The sixth annual Diversity and Inclusion Summit will be held virtually on May 26, offering an opportunity for faculty and staff to learn about promoting and sustaining an inclusive environment as well as personal and organizational actionable strategies for change.

Registration for “Catalysts for Change,” which is sponsored by the Office for Institutional Diversity, begins April 5.

“Over this past year, the confluence of twin pandemics, global COVID-19 and systemic racism, has served to remind us of the work that still needs to be done individually and organizationally,” said OID Executive Director Patricia Lowe. “As catalysts for change, we are committed to promoting and sustaining an inclusive environment that motivates us to be fully engaged in our community, enabling us to bring our whole selves in contributing to a just and equitable Boston College community.”

Vincent Rougeau

Vincent Rougeau

Keynote speeches by two senior University administrators highlight this year’s summit: BC Law Dean Vincent Rougeau and Vice President for Institutional Research and Planning Mara Hermano.

Rougeau—who will be leaving BC Law this summer after 10 years to become president of the College of the Holy Cross—is a national expert on Catholic social teaching and the role of moral and religious values in law-making and public policy.

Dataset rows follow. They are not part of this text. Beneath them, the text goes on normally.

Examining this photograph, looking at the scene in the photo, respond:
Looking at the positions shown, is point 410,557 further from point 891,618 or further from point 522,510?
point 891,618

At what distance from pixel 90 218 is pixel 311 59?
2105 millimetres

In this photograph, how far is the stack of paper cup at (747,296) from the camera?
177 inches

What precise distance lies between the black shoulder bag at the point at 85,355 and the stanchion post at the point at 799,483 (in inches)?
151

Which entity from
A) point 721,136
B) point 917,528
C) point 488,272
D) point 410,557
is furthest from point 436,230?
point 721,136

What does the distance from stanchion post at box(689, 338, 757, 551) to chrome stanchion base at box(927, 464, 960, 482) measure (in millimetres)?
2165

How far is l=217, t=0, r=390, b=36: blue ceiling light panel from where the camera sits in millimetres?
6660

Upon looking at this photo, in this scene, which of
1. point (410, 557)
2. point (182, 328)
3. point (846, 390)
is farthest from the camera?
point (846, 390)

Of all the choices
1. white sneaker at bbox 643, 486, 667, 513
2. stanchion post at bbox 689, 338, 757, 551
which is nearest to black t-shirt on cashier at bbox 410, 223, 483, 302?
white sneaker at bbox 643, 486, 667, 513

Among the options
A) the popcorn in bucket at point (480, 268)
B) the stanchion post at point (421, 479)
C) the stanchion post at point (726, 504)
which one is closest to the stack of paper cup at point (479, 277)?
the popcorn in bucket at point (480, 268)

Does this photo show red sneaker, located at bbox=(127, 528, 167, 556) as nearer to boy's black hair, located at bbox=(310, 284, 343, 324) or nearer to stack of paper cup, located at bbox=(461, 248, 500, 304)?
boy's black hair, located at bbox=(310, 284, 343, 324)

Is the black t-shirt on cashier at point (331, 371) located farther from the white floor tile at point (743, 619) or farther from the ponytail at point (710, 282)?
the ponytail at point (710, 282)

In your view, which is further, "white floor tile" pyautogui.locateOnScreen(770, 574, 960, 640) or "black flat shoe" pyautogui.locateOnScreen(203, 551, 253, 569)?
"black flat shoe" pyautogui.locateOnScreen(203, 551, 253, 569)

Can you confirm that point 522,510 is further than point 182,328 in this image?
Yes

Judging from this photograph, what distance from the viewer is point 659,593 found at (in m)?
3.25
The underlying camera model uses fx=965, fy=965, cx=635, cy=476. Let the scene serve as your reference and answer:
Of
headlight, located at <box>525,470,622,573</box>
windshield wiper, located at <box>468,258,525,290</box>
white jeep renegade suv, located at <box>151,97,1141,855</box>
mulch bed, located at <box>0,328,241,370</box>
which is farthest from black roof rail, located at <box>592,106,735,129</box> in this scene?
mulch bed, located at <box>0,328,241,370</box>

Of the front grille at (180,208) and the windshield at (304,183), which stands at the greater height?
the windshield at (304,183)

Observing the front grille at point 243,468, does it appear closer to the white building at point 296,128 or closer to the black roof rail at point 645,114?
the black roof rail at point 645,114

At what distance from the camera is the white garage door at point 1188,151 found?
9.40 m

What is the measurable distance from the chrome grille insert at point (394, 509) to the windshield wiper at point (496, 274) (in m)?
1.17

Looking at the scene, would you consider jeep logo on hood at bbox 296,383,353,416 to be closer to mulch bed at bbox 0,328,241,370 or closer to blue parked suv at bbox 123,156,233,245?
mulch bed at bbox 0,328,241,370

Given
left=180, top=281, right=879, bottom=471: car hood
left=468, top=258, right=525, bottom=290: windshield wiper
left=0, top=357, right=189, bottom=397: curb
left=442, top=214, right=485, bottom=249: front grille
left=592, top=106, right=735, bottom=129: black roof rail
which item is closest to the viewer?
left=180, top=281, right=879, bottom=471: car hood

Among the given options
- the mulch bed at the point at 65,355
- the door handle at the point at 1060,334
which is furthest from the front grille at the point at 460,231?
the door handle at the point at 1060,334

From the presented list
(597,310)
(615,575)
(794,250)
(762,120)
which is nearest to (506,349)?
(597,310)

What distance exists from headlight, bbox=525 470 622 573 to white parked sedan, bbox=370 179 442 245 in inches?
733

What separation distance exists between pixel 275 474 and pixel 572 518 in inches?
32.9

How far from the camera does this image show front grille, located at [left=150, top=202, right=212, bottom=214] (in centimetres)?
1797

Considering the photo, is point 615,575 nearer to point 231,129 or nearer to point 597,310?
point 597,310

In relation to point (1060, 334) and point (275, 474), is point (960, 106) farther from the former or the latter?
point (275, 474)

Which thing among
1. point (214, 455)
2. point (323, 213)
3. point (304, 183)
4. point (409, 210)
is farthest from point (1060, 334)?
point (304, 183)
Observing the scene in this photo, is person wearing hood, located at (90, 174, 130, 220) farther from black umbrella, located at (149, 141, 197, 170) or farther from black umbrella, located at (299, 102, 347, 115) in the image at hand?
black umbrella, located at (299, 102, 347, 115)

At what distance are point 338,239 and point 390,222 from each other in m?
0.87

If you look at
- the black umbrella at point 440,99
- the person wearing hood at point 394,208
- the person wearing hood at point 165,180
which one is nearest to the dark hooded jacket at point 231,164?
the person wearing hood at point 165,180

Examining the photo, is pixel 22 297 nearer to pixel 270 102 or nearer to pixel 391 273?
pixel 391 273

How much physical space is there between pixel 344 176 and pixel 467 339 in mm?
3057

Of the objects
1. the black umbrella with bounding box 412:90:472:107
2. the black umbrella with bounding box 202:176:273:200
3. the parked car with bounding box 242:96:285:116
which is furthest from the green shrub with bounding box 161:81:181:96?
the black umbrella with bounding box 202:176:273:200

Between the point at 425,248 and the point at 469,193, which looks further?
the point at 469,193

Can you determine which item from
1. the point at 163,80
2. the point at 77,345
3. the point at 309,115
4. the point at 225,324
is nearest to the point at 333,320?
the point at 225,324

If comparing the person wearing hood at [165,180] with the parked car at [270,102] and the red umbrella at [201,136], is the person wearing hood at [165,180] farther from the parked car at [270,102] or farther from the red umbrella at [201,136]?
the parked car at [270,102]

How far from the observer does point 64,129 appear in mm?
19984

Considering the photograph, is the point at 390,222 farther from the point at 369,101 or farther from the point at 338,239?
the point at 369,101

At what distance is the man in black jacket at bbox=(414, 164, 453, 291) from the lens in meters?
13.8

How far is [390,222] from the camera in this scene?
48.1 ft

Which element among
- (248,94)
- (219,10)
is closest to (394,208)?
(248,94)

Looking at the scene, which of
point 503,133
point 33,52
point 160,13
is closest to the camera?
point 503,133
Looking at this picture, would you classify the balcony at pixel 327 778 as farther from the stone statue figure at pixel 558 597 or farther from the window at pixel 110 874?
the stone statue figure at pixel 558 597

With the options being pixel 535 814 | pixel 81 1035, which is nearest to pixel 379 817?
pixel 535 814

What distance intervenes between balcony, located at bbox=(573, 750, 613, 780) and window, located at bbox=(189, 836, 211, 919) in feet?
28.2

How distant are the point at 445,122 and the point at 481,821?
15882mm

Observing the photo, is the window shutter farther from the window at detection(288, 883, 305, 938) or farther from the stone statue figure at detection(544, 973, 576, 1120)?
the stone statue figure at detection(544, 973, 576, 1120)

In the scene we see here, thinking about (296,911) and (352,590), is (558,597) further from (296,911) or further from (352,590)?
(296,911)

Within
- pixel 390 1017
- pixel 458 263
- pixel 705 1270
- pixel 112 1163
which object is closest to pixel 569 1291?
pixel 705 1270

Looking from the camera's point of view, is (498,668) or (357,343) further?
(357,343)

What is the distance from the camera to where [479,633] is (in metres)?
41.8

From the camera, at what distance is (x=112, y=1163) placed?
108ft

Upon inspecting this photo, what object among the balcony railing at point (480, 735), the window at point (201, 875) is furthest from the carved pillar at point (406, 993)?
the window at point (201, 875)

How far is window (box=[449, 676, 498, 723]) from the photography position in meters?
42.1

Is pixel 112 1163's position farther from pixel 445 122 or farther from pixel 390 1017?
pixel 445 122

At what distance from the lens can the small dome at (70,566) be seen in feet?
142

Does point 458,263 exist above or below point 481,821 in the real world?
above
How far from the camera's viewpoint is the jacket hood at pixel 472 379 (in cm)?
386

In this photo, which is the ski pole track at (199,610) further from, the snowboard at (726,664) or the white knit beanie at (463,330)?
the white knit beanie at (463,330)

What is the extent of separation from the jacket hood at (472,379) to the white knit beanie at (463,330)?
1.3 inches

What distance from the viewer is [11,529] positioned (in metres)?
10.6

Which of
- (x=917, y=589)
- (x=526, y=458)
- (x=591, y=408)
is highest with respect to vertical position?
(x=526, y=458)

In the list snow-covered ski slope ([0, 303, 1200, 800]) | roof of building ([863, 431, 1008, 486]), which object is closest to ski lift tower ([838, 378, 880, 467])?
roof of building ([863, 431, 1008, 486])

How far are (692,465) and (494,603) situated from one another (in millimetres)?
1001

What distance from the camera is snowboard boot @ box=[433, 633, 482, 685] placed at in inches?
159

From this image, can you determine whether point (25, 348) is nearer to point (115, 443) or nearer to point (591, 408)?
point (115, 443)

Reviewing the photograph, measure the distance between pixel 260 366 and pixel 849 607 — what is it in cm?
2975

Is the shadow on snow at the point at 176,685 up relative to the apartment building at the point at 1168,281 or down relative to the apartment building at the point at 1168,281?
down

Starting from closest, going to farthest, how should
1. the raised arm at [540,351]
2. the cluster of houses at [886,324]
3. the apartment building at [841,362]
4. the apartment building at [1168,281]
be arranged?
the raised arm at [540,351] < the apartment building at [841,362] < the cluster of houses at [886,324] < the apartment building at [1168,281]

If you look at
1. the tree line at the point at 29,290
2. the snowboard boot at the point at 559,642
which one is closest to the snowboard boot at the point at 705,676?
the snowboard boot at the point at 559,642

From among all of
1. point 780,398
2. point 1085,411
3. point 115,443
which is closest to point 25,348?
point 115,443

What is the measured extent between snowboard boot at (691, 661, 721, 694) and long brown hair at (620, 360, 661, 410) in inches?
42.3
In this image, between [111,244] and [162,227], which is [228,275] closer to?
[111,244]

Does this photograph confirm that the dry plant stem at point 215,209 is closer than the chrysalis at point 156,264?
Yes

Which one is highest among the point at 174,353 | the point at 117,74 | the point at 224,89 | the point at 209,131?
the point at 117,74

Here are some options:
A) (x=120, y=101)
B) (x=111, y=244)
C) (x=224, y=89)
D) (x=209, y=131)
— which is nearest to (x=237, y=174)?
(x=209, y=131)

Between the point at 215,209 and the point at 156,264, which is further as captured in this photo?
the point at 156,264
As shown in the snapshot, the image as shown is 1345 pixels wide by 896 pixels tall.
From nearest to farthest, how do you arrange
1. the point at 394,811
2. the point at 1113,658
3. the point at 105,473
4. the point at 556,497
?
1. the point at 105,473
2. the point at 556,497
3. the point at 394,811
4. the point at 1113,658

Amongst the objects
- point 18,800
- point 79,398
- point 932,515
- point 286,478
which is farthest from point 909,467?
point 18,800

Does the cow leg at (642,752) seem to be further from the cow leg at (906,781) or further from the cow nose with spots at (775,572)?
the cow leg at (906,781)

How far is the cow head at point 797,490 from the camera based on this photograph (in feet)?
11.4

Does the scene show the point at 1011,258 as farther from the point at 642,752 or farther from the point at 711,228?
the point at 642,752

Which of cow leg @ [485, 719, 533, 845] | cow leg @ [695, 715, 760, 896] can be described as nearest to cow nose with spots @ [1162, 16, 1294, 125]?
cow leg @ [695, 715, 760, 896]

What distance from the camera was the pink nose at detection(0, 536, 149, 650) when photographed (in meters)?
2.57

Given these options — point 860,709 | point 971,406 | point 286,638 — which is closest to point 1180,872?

The author of Christians in the American Empire: Faith and Citizenship in the New World Order, Rougeau focuses his research and writing on the relationship between religious identity and citizenship in highly mobile and increasingly multicultural democratic societies. He is the inaugural director of the Boston College Forum on Racial Justice in America, current president of the American Association of Law Schools, and a senior fellow at the Centre for Theology and Community in London. 

Mara Hermano

Mara Hermano

Hermano has led the Institutional Research and Planning division since 2019, providing information, analysis, and consulting services to enhance decision-making and planning at Boston College. A native of the Philippines who is fluent in English, Spanish, and Tagalog, she is co-editor of The Art of Critical Making: Rhode Island School of Design on Creative Practice and At Home with Filipino Art and Artists, and editor of Spanish Artists from the Fourth to the Twentieth Century: A Critical Dictionary and Lamesa: The Filipino Table. Hermano is a member of the Commission on Accreditation of the National Association of Schools of Art and Design and speaks nationally on critical issues in art and design education.